For best performance, an Internet radio set may require a cabled Internet connection (Ethernet) and/or a wireless (Wifi) connection. Many also feature Bluetooth technology so you can play audio tracks from another device—your smartphone, for example—through the Internet radio set’s speakers. The direct Internet connection can assure excellent sound quality—no signal problems as one sometimes has with over-the-air broadcasts.

If you’re in the market for a new clock radio or music radio, you may wish to consider an Internet radio set. You get all the functions of a traditional over-the-air radio as well as all the possibilities of Internet radio streams. Indeed, you may ignore over-the-air reception of your traditional favorite FM stations and opt for their livestreams instead, making higher-quality sound possible.

One thing to consider when you shop for a set: some sets require you to use a particular radio-streaming service or app, such as Skytune.net, to select stations. If you require reception of particular stations, you may wish to explore the stations delivered by the service to assure you’ll be able to listen to the stations you prefer.

Remember, you already have a device from which you can enjoy Internet radio: your smartphone, tablet, laptop or desktop computer. It’s not essential to have a dedicated Internet radio device.

Ocean Digital WiFi Internet Radio WR-336N

How Performers Make Money

Internet radio is not “free music” that rips off artists. Internet radio stations must pay royalty fees for their use of music, podcasts and other content. Stations must notify Mechanical Rights Organizations (such as ASCAP, BMI, GMR, and others in locations around the world) of which content is broadcast and pay the fees which make their way to the artists/content owners.


How Radio Stations Make Money

If Internet radio stations pay artists but don’t charge subscription fees, how do they pay their bills?

Advertisements

Ads, both visual and aural, are the main source of revenue.

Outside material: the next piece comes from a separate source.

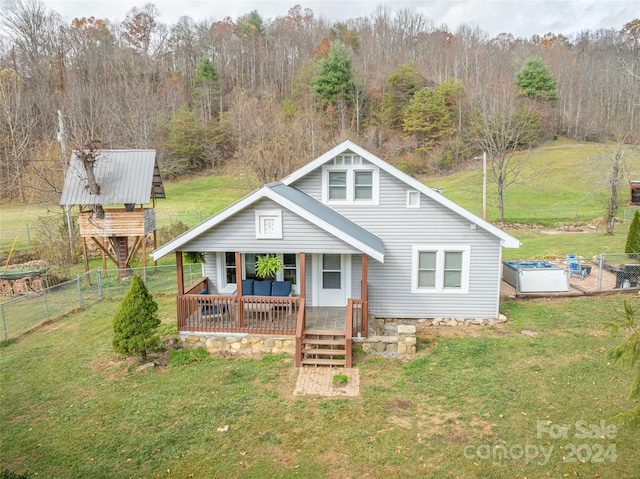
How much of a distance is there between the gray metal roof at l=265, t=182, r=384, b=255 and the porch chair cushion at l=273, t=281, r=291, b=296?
2.45m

Audio ads are common: usually 30 seconds long, they may play when you first listen to a station. They may or may not repeat periodically after that. I find these occasionally of interest, otherwise easy to ignore or to silence (just mute your device for a minute, until the music starts.

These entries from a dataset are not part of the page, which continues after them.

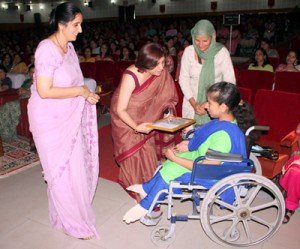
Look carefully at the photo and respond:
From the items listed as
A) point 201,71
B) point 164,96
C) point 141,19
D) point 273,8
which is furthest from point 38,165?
point 141,19

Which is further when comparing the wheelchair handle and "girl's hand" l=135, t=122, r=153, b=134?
"girl's hand" l=135, t=122, r=153, b=134

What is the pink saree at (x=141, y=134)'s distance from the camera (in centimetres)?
204

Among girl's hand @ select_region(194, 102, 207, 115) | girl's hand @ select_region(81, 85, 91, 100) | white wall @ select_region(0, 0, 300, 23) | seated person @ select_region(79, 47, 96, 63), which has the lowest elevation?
girl's hand @ select_region(194, 102, 207, 115)

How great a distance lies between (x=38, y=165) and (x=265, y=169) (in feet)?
7.10

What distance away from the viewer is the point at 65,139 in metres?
1.79

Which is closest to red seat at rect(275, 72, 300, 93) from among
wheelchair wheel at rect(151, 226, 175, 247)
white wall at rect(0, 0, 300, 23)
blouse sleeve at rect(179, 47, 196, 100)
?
blouse sleeve at rect(179, 47, 196, 100)

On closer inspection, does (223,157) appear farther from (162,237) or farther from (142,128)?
A: (162,237)

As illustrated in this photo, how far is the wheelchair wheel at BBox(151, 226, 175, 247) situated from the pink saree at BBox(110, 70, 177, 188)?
0.40 m

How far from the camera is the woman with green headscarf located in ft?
7.38

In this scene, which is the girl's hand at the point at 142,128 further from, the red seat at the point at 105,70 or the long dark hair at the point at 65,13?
the red seat at the point at 105,70

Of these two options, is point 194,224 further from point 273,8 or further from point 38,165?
point 273,8

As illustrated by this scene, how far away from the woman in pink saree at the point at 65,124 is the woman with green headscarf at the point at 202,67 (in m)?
0.86

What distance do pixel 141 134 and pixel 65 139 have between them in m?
0.56

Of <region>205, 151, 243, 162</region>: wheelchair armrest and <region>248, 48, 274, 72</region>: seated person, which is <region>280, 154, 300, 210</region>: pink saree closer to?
Result: <region>205, 151, 243, 162</region>: wheelchair armrest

Small visual ads may also appear on your screen during play. On some Internet radio apps, a full-screen ad, perhaps with video, will pop up and play for up to a full minute. It may try to fool you to click on it to download software or go to a website. These can be very intrusive and annoying. I avoid radio apps and stations that use them.

Sponsorships, Affiliates & More

A station or app may be sponsored by a business. In some cases, the business is making a cultural contribution to the community, and there is little promotion. The “gift” of the station is itself the promotion: “we’re good guys—we give you free music!” This is great, and I thank them for it.

Affiliations are programs whereby a station or app may recommend a product or service (on Amazon.com, for example). If you go to the website of that product or service and make a purchase, the station may receive a small commission. (This does not raise the price you pay—it's already included in the price everyone pays.)

Stations may run contests with sponsored prizes, giving the manufacturer publicity (for which the manufacturer pays the station). They may organize live events and sell tickets. They may request donations from listeners.